**GIVEN PROBLEM 1**
Rewrite the passage between "As an example, here" and "to the valley.", inclusive, replacing "gravel" with "dirt".

━━━━━ ARTICLE

The other thing that is particular about the structure of the book is that on one side of the page the poems are voiced in first person and on the opposite page are “footnotes” in the third person which expand or comment on the poems.


As an example, here is End of the Road

We lived at the end of the road

Where the bus and milk truck turned

Around rather than plunge down

The rutted gravel path

That was the short way to the valley.


We lived in a house at the end of its days.

The insulation if there ever was any,

Long gone and the single wood

Heating stove in the kitchen unable

To keep more than that room warm.


We lived in the kitchen with the summer

Fly strip hanging from the single electric light.

The table was for eating, for writing,

For reading, for making the model

Of the Universe Gregory worked on all winter.


We lived with the end of money,

The end of work, and for myself the end

Of expectations about tomorrow and

Yet the day after I was thrown out, I thought

I was finally right where I needed to be.


and here is the footnote that goes with it:


Gregory had found the place. He ignored the state of the house But stood on a stump Surveying the night sky. Farmer Johnsgard lived Across the road. He went to bed early And turned off the yard lights Gregory had the great Dome of Heaven to himself And by time the others arrived A 6-inch telescope was set up And Gregory had begun Photographing sunrise And sunset crossing the horizon. Everything else was beside the point. Everything else was something Gregory could put up with To stand beneath the stars.

━━━━━━━━━━

**GIVEN PROBLEM 2**
List each line of the entries below that contains the word "would", and treat case as significant.

━━━━━ RECORD SET

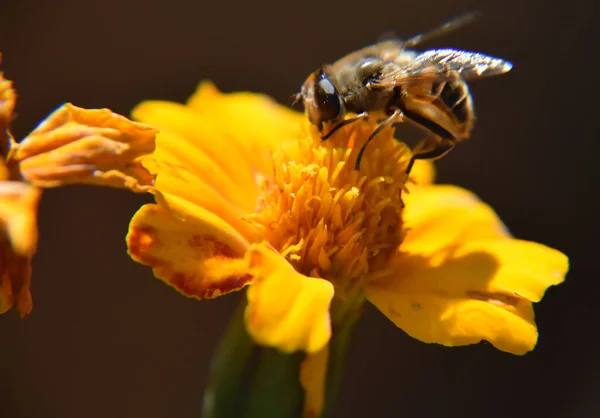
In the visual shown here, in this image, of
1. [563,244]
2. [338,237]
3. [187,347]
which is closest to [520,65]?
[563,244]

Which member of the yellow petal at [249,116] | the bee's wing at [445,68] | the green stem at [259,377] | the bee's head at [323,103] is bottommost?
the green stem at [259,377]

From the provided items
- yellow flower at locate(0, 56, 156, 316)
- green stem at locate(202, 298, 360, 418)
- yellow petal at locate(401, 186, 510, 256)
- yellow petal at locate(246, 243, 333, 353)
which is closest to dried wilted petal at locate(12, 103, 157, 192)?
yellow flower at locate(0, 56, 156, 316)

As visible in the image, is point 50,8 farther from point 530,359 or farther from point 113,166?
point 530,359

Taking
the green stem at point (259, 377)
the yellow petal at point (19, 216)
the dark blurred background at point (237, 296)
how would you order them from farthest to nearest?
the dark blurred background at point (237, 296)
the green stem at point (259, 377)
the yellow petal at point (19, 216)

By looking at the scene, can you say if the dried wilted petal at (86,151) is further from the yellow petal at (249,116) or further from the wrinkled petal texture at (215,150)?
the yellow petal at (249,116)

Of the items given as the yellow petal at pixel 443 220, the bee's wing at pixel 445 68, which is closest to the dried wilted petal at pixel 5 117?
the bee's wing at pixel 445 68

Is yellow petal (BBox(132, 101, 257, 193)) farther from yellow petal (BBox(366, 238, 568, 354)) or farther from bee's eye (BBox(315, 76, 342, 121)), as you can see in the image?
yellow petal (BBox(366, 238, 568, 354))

━━━━━━━━━━
━━━━━ RECORD SET

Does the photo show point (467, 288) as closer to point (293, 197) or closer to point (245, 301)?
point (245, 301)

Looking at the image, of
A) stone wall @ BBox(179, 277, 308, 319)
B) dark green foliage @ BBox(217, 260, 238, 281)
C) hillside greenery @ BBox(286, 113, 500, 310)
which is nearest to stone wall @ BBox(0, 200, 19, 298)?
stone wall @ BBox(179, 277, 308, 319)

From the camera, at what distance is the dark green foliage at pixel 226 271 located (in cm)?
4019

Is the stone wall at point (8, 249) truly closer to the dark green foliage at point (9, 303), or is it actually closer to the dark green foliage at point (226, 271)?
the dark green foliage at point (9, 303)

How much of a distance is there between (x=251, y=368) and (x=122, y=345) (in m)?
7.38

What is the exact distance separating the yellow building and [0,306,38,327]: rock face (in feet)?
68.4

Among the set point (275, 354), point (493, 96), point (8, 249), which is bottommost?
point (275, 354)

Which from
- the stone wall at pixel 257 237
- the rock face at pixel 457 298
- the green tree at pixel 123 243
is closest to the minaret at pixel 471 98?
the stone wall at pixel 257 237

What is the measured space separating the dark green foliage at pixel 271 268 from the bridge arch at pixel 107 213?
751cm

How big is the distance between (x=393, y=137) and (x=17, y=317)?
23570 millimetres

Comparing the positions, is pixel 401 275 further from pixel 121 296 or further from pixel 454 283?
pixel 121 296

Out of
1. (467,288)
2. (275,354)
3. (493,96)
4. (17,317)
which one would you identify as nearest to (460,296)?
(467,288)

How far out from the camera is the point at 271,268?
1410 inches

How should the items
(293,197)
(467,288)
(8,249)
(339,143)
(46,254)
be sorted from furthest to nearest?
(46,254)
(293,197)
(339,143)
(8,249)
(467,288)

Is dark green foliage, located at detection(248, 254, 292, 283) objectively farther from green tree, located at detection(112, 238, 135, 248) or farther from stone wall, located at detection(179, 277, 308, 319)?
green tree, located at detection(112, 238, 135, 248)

━━━━━━━━━━

**EXERCISE SOLUTION 1**
As an example, here is End of the Road

We lived at the end of the road

Where the bus and milk truck turned

Around rather than plunge down

The rutted dirt path

That was the short way to the valley.

**EXERCISE SOLUTION 2**
how would you order them from farthest to nearest?
which one would you identify as nearest to (460,296)?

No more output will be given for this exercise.